Many Michiganders set to lose unemployment benefits unless corporations’ demands are met
Republicans in the state legislature are seizing the opportunity handed to them after the Michigan Supreme Court invalidated many of Gov. Gretchen Whitmer’s executive orders related to the pandemic. They are now demanding that corporations that operate below safety standards be immune from COVID-related lawsuits as a condition for reinstating some unemployment payments.
On Thursday, Senate Republicans passed a bill that puts in place many (though not all) of the provisions in Governor Whitmer’s executive orders expanding access to unemployment. However, they tied the unemployment protections to a corporate lawsuit immunity bill, long a priority of the state’s corporate lobbyists. This forces the House to choose between denying Michigan workers their unemployment insurance or denying them safe workplaces.
"Republican legislators are holding Michiganders' unemployment insurance hostage,” said Ryan Bates, Executive Director of the Michigan People’s Campaign. “The ransom they demand is immunity from lawsuits for corporations who put their workers and customers at risk in pursuit of higher profits."
Without the executive orders, many Michigan workers will lose their unemployment payments which had been expanded by Governor Whitmer.

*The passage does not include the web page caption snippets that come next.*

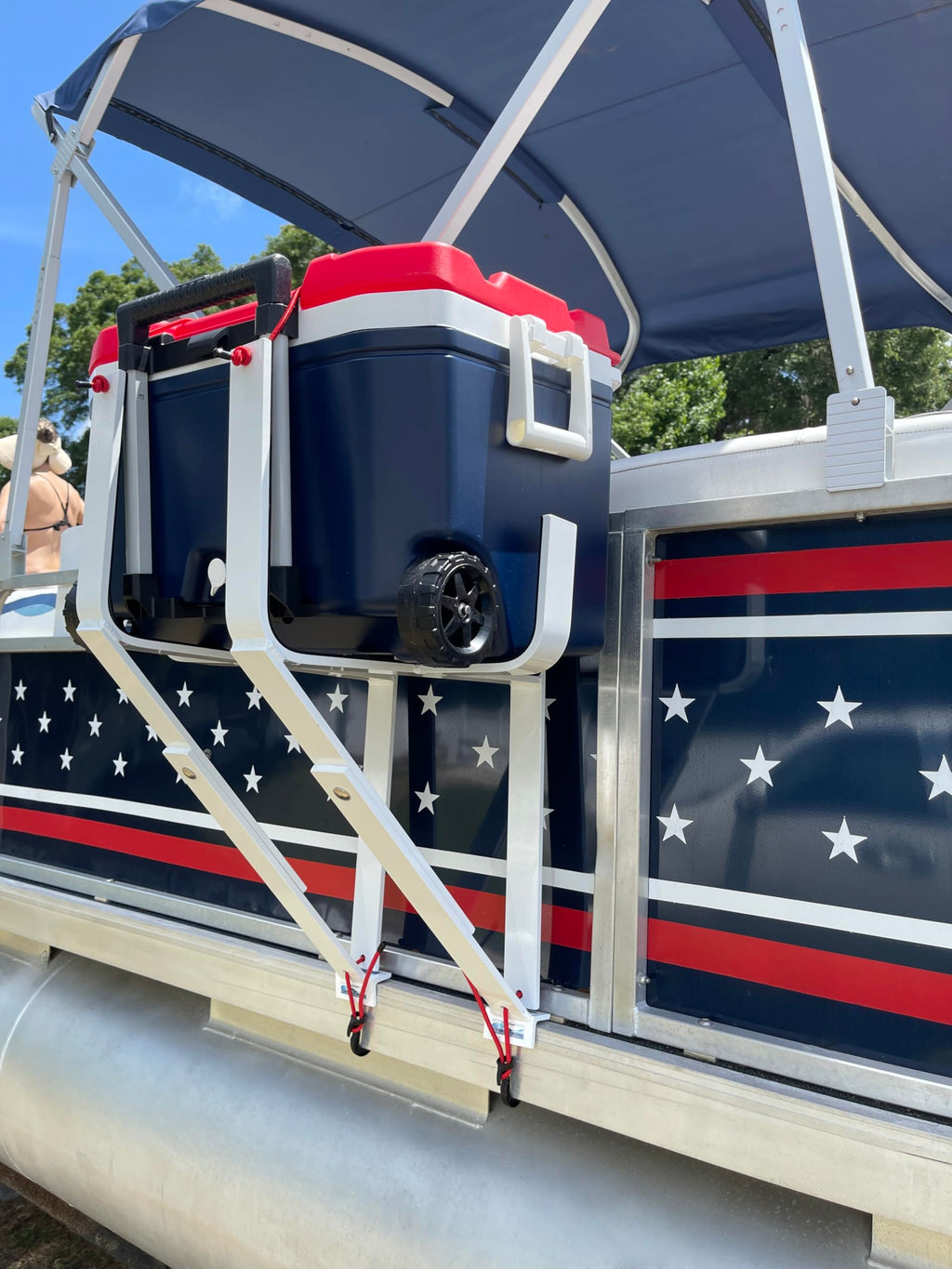 Pontoon Boat Super Cooler Solution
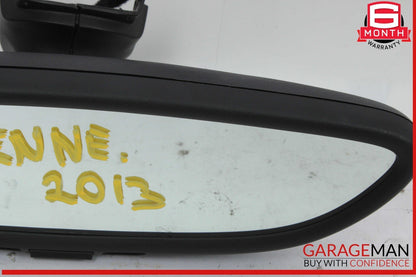 10-16 Porsche Cayenne 958 AWD Front Upper Interior Rear View Mirror OEM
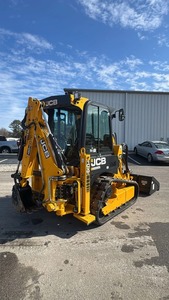 Chargeuse-pelleteuse JCB 1CX d'occasion prêt-à-travailler Excavatrice sur chenilles à moteur puissant et performante à vendre - Product Image 4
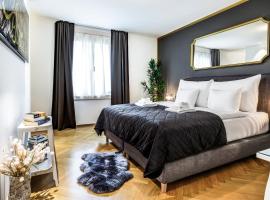 Boutiqueluxury Balcony Ac Downtown, hotel in Zürich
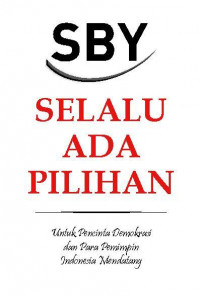 SBY (Selalu Ada Pilihan)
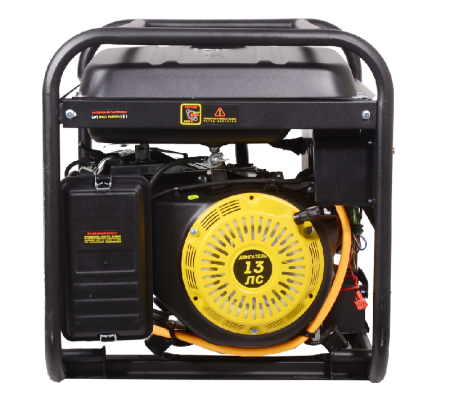 Газовый генератор HUTER DY6500LXG по цене 66 090 руб. купить в Воронеже.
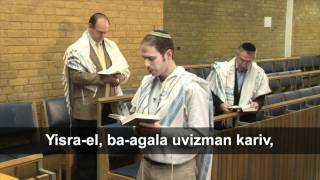 JOG How to say the Mourners Kaddish  Prayers for Bereavement [upl. by Donn]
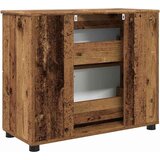 vidaXL Kupaonski ormar Staro drvo 76.5 x 35 x 64 cm Konstruirano drvo | shoptok.hr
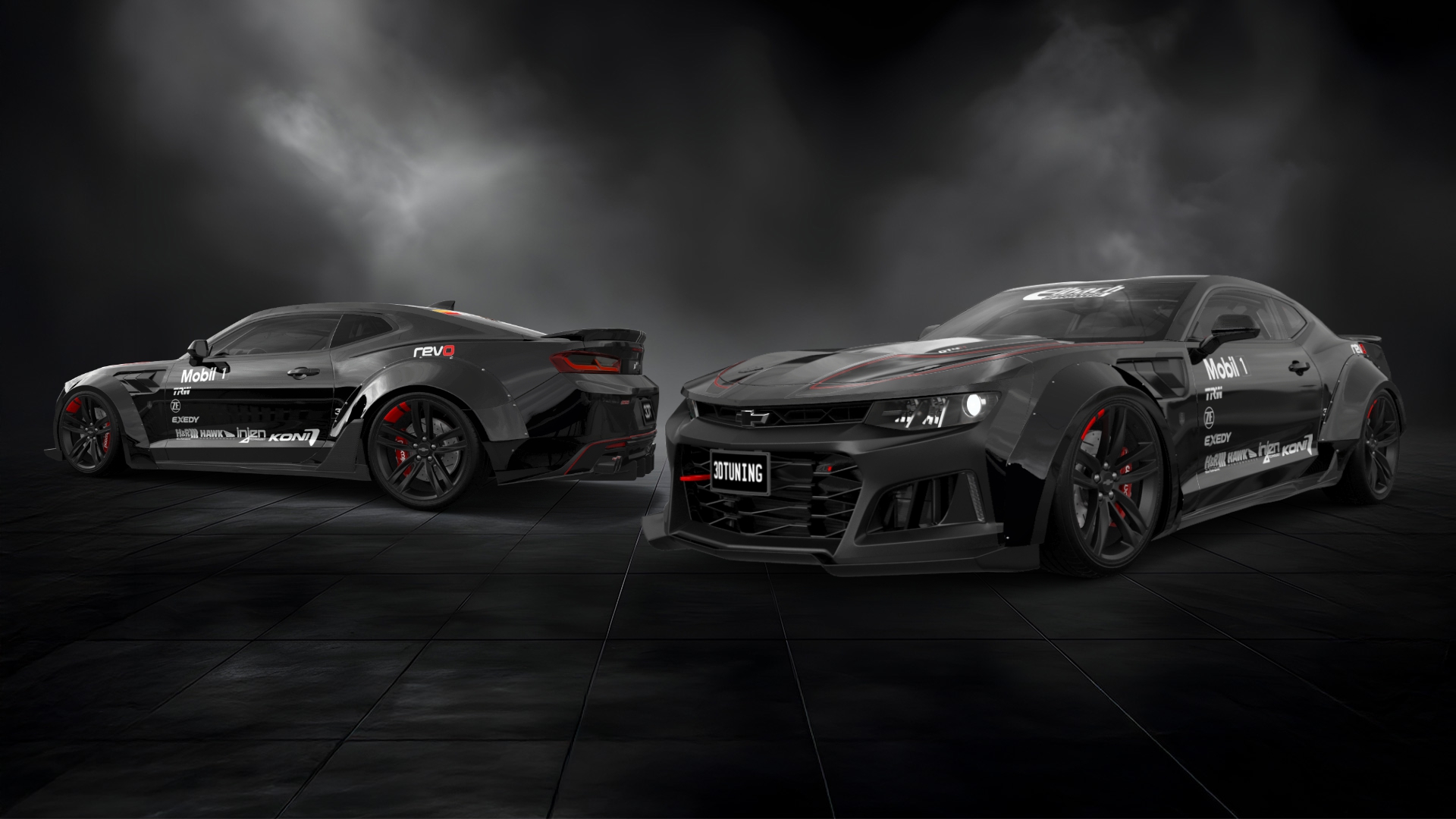 Chevrolet Camaro 2 Door Coupe 2016 tuning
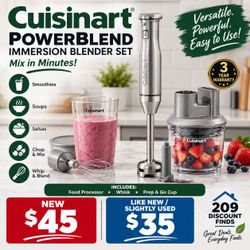 Cuisinart PowerBlend Immersion Blender Set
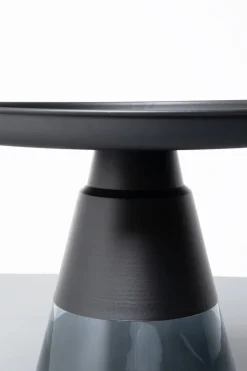 KARE Design Sohvapöydät|Olohuone*Bottiglia Smoke Sivupöytä, MustaØ50cm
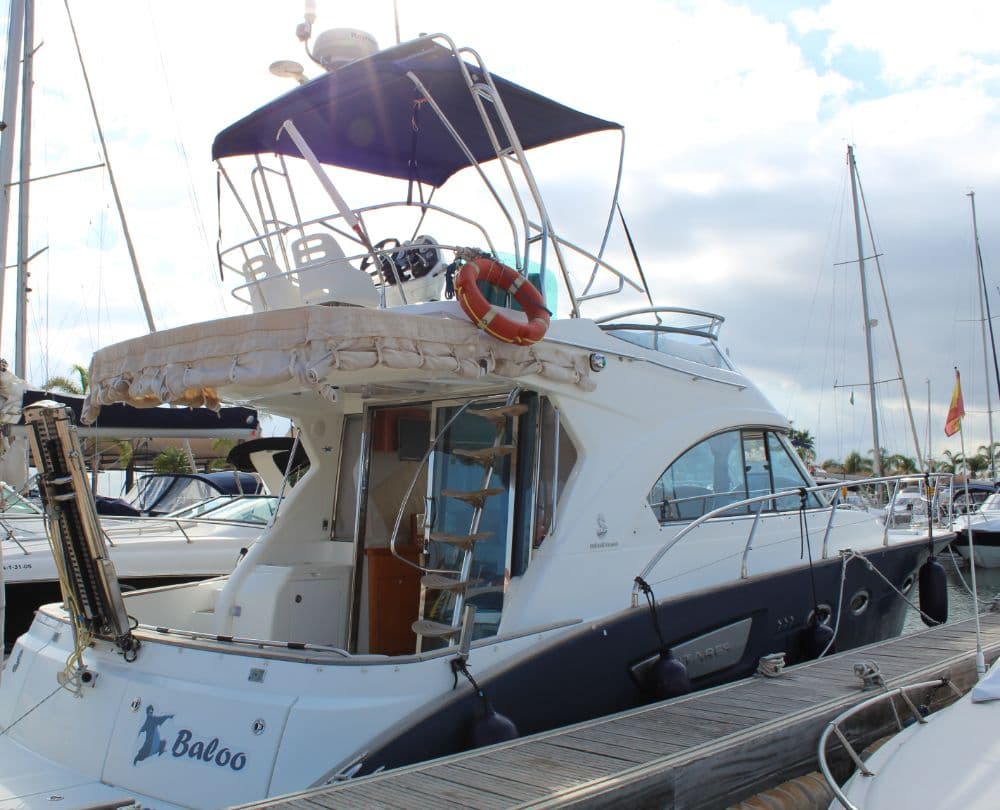 BENETEAU ANTARES 12 CRUISING – Bild 2
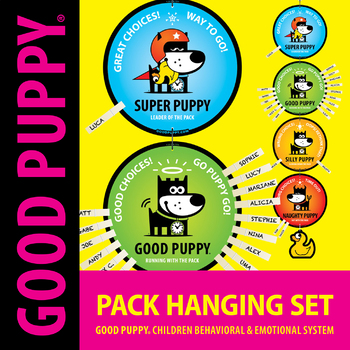 GOOD PUPPY Children Behavioral & Emotional System Pack Hanging Set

These include workshare payments that allow employers to cut hours and keep employees; the extension of benefits from 20 to 26 weeks; unemployment benefits for people who have had more than one job in the previous 18 months. Moreover, failure to revive other provisions of Whitmer’s orders endangers Michigan’s eligibility to receive Federal funds that have supplemented state unemployment payments.
The ransom for continuing unemployment benefits is a package of bills (Senate bills 1022, 1023, and 1024) that allows corporations to operate below prescribed safety protocols and escape responsibility. Workers would have to prove the nearly impossible standard of “gross negligence,” meaning that their boss essentially intended to harm them. Merely “ordinary” negligence of health and safety seems just fine by Republican legislators.
Senate approval sends the bills back to the Michigan House of Representatives. The House should reject this corrupt bargain, and not force Michigan workers to accept unsafe working conditions as the price for unemployment insurance during the worst pandemic and economic recession in 100 years.